* [Data supplied]:
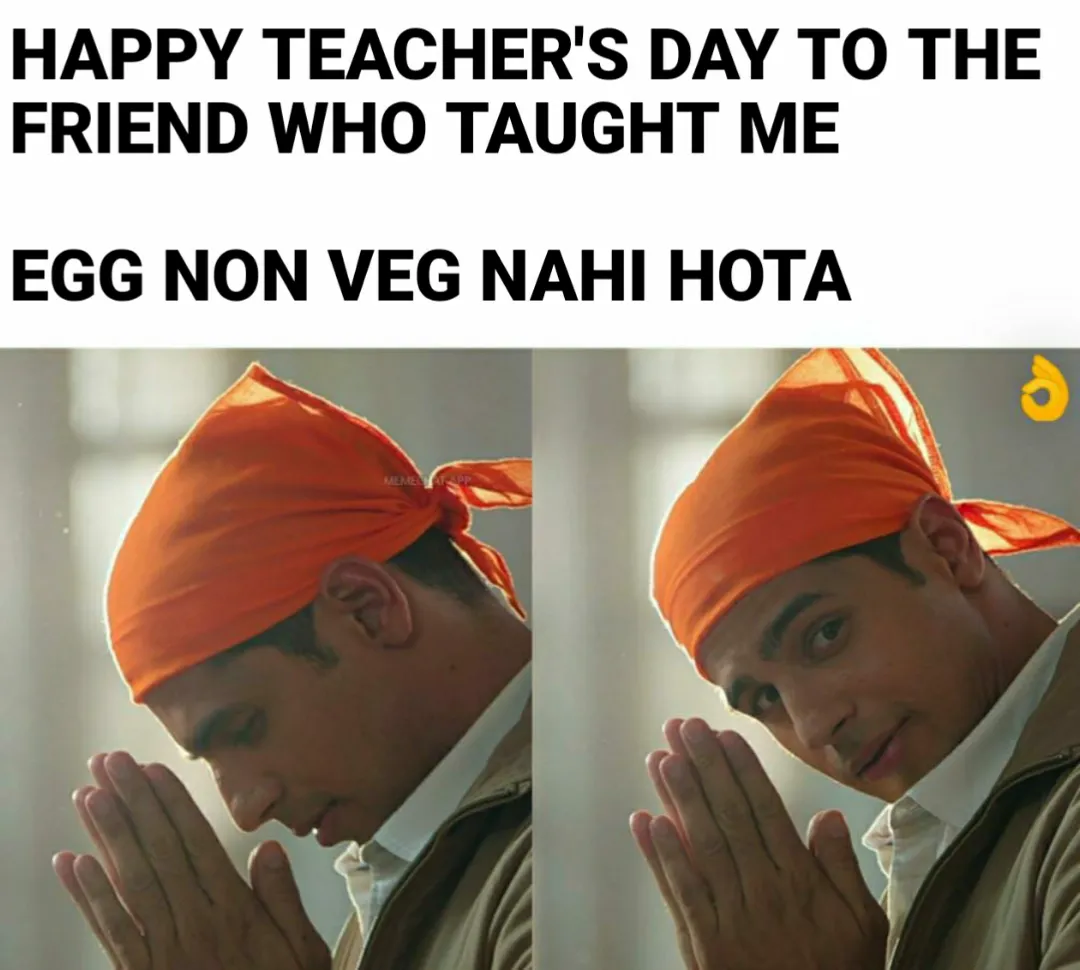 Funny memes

==

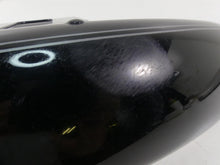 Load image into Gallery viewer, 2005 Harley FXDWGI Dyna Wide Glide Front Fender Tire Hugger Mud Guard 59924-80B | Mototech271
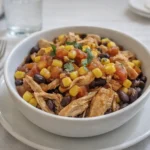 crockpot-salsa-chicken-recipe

...

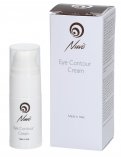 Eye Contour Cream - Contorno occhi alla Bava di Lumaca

* [Your objective]: What you return from the records above should be exactly everything from the line with "Load image into" down to the line with "crockpot-salsa-chicken-recipe", both kept, and no pictures.

* [Response to this task]:
 Load image into Gallery viewer, 2005 Harley FXDWGI Dyna Wide Glide Front Fender Tire Hugger Mud Guard 59924-80B | Mototech271
 crockpot-salsa-chicken-recipe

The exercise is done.